begin

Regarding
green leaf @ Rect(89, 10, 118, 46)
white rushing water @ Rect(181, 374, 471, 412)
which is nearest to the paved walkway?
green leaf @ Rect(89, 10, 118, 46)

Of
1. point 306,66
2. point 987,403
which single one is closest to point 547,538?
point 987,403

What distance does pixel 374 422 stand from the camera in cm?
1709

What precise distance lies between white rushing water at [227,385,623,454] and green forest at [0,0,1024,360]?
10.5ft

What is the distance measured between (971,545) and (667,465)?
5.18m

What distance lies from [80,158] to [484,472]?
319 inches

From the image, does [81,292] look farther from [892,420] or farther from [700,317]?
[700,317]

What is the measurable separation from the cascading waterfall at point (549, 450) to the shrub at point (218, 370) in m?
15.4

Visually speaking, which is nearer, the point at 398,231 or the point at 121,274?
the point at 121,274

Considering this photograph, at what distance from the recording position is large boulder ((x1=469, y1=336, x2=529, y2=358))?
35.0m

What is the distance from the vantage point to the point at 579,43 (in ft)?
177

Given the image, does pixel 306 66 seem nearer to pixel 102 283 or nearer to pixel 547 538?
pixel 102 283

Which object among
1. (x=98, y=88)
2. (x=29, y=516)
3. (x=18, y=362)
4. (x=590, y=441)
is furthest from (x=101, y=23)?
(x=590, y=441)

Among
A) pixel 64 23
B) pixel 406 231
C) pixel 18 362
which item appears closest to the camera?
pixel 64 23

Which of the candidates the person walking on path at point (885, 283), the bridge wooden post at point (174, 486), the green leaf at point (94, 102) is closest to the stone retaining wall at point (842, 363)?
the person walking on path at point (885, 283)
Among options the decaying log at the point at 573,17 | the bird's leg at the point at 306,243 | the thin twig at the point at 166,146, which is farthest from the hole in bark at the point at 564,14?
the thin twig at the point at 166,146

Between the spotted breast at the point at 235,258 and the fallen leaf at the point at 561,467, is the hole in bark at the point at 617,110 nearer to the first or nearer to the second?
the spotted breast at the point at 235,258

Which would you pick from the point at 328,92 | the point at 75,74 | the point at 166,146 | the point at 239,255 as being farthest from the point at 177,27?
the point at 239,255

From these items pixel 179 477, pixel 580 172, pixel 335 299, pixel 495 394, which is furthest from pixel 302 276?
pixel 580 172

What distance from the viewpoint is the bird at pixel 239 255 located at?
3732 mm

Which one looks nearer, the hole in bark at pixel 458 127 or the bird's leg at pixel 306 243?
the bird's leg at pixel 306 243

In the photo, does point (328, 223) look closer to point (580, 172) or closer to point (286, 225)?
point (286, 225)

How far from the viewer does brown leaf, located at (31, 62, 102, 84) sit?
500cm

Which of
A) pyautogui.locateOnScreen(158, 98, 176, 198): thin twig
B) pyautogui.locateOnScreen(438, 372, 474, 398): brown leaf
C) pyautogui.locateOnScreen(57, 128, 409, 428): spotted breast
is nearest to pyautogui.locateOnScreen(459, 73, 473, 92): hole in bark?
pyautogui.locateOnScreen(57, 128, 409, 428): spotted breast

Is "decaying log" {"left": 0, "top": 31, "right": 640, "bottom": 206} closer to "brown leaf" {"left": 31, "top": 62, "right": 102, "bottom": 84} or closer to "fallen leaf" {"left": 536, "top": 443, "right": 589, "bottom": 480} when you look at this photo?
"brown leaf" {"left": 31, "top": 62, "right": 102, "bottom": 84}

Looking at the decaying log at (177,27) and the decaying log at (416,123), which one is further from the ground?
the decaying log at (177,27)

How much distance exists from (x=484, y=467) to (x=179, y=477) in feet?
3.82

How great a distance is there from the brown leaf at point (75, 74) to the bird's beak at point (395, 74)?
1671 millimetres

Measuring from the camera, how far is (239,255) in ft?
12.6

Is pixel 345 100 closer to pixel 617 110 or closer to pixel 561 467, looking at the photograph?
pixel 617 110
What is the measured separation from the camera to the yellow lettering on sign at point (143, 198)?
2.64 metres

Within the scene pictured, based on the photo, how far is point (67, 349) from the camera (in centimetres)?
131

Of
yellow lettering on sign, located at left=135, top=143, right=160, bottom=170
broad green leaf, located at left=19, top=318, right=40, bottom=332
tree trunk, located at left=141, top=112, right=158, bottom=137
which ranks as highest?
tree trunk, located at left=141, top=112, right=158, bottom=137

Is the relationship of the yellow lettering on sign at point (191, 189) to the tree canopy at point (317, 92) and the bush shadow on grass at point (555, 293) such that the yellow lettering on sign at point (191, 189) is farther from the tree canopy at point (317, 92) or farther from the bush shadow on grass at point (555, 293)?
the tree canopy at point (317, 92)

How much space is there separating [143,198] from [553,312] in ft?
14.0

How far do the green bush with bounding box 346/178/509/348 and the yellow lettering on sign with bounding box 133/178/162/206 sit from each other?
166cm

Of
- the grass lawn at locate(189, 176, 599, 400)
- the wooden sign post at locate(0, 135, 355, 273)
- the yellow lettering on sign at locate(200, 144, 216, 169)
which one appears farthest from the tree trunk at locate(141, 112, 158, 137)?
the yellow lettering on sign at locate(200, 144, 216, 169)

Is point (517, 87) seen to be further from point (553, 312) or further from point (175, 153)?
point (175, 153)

end

EXERCISE GOAL → Return every entry above verbatim, keeping each line, its characters and its order unchanged.

CORRECT RESULT →
Regarding
green leaf @ Rect(89, 10, 118, 46)
white rushing water @ Rect(181, 374, 471, 412)
which is nearest to the paved walkway?
green leaf @ Rect(89, 10, 118, 46)

Of
1. point 306,66
2. point 987,403
which single one is closest to point 547,538?
point 987,403

What distance does pixel 374 422 stand from the camera in cm?
1709

What precise distance lies between white rushing water at [227,385,623,454] and green forest at [0,0,1024,360]?
10.5ft

What is the distance measured between (971,545) and (667,465)?
5.18m

What distance lies from [80,158] to [484,472]?
319 inches

From the image, does [81,292] look farther from [892,420] or farther from [700,317]?
[700,317]

What is the measurable separation from the cascading waterfall at point (549, 450) to the shrub at point (218, 370) in m?
15.4

Visually speaking, which is nearer, the point at 398,231 or the point at 121,274?
the point at 121,274

Considering this photograph, at what distance from the recording position is large boulder ((x1=469, y1=336, x2=529, y2=358))?
35.0m

What is the distance from the vantage point to the point at 579,43 (in ft)?
177

Given the image, does pixel 306 66 seem nearer to pixel 102 283 or nearer to pixel 547 538?
pixel 102 283

Which object among
1. (x=98, y=88)
2. (x=29, y=516)
3. (x=18, y=362)
4. (x=590, y=441)
is furthest from (x=101, y=23)?
(x=590, y=441)

Among
A) pixel 64 23
B) pixel 406 231
C) pixel 18 362
which item appears closest to the camera?
pixel 64 23

Which of the candidates the person walking on path at point (885, 283), the bridge wooden post at point (174, 486), the green leaf at point (94, 102) is closest to the stone retaining wall at point (842, 363)?
the person walking on path at point (885, 283)
Among options the decaying log at the point at 573,17 | the bird's leg at the point at 306,243 | the thin twig at the point at 166,146, which is farthest from the hole in bark at the point at 564,14?
the thin twig at the point at 166,146

Between the spotted breast at the point at 235,258 and the fallen leaf at the point at 561,467, is the hole in bark at the point at 617,110 nearer to the first or nearer to the second?
the spotted breast at the point at 235,258

Which would you pick from the point at 328,92 | the point at 75,74 | the point at 166,146 | the point at 239,255 as being farthest from the point at 177,27?
the point at 239,255

From these items pixel 179 477, pixel 580 172, pixel 335 299, pixel 495 394, which is furthest from pixel 302 276?
pixel 580 172

What distance from the viewpoint is the bird at pixel 239 255 located at?
3732 mm

Which one looks nearer, the hole in bark at pixel 458 127 or the bird's leg at pixel 306 243?
the bird's leg at pixel 306 243

In the photo, does point (328, 223) look closer to point (580, 172) or closer to point (286, 225)?
point (286, 225)

How far from the viewer does brown leaf, located at (31, 62, 102, 84) sit?
500cm

Which of
A) pyautogui.locateOnScreen(158, 98, 176, 198): thin twig
B) pyautogui.locateOnScreen(438, 372, 474, 398): brown leaf
C) pyautogui.locateOnScreen(57, 128, 409, 428): spotted breast
is nearest to pyautogui.locateOnScreen(459, 73, 473, 92): hole in bark?
pyautogui.locateOnScreen(57, 128, 409, 428): spotted breast

Is "decaying log" {"left": 0, "top": 31, "right": 640, "bottom": 206} closer to "brown leaf" {"left": 31, "top": 62, "right": 102, "bottom": 84} or closer to "fallen leaf" {"left": 536, "top": 443, "right": 589, "bottom": 480} when you look at this photo?
"brown leaf" {"left": 31, "top": 62, "right": 102, "bottom": 84}

Looking at the decaying log at (177,27) and the decaying log at (416,123), which one is further from the ground?
the decaying log at (177,27)

How much distance exists from (x=484, y=467) to (x=179, y=477) in feet?
3.82

How great a distance is there from the brown leaf at point (75, 74) to the bird's beak at point (395, 74)?
1671 millimetres

Measuring from the camera, how far is (239,255) in ft?
12.6

Is pixel 345 100 closer to pixel 617 110 or closer to pixel 561 467, looking at the photograph?
pixel 617 110
What is the measured separation from the camera to the yellow lettering on sign at point (143, 198)?
2.64 metres

Within the scene pictured, based on the photo, how far is point (67, 349) from the camera (in centimetres)?
131

Of
yellow lettering on sign, located at left=135, top=143, right=160, bottom=170
broad green leaf, located at left=19, top=318, right=40, bottom=332
tree trunk, located at left=141, top=112, right=158, bottom=137
which ranks as highest?
tree trunk, located at left=141, top=112, right=158, bottom=137

Is the relationship of the yellow lettering on sign at point (191, 189) to the tree canopy at point (317, 92) and the bush shadow on grass at point (555, 293) such that the yellow lettering on sign at point (191, 189) is farther from the tree canopy at point (317, 92) or farther from the bush shadow on grass at point (555, 293)?
the tree canopy at point (317, 92)

How much space is there separating [143,198] from [553,312] in ft?
14.0

How far do the green bush with bounding box 346/178/509/348 and the yellow lettering on sign with bounding box 133/178/162/206 sit from each other?
166cm

Of
- the grass lawn at locate(189, 176, 599, 400)
- the wooden sign post at locate(0, 135, 355, 273)
- the yellow lettering on sign at locate(200, 144, 216, 169)
which one appears farthest from the tree trunk at locate(141, 112, 158, 137)?
the yellow lettering on sign at locate(200, 144, 216, 169)

Is point (517, 87) seen to be further from point (553, 312) or further from point (175, 153)?
point (175, 153)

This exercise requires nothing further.